Everyone is rushing to mobile and marketers want in. Facebook will clear $8 billion in mobile ad revenue this year, and Google will make $12 billion. Both have more than 1 billion users with access via mobile gadgets. Mobile, for a decade the Great Pumpkin of advertising, always unseen but about to arrive, seems to have finally emerged from Linus’s pumpkin patch.
But what if something bigger is looming behind today’s small-gadget lovefest?
That bigger thing may be digital screens, projecting images from any angle, wall or tabletop. At SXSW Interactive this spring, on a panel where Robert Scoble was still wearing his soon-to-be-discarded Google Glass, Gary Shapiro, chief executive of the Consumer Electronics Association, made a bold pronouncement: In a few years, he said, television screens will be as big as walls. Flat-panels will be everywhere. The corporate big-wigs will no longer be the woman or guy in the corner office with a window view, Shapiro said — instead, they will clamor for an office with a huge wall to install a massive digital screen.
Shapiro should know; his association is charged with researching consumer electronics trends and manufacturers’ product pipelines, so he skates to where the puck is going. First, the price of screen technology is falling. A 40-inch flat-panel TV cost $3,000 in 2003; the tag fell to $1,600 in 2007 and today, the same screen costs $330 at Best Buy. And second, screens are getting larger. This holiday season Vizio is selling an 80-inch TV for $2,499, the same cost of a panel half its size in 2005. Follow the trend line, toss in a bit of Moore’s law accelerating production, and if we can buy a digital screen that is 6-feet-8-inches diagonally wide today, by 2022 we’ll have screens that fill a living room wall.

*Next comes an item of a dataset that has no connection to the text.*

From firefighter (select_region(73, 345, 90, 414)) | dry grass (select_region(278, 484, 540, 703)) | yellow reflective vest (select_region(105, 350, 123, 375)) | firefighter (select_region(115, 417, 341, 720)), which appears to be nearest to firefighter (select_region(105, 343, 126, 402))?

But there is more here than just bigger TVs. The big story is the proliferation of screens and their corresponding input devices: the technology for making objects glow is spreading fast, and soon turning surfaces into screens may be as easy as painting an object. The image above shows glowing paper recently invented by Rohinni of Austin, Texas. Sony is testing watches made from flexible e-Ink paper. The gym I go to has a television image embedded behind the locker room mirror. And Disney’s research division has tested a Touche system that can turn any physical object — a tabletop or your sofa — into an input sensor that could control screens. Soon, fall asleep on your coach, and when your head hits the pillow your furniture could communicate to your home electronics to turn down the TV volume and dim the lights.
If the idea of paint that turns an object into a display screen seems science fiction, consider Chamtech Enterprises recently invented spray paint that turns surfaces into Wi-Fi antennas.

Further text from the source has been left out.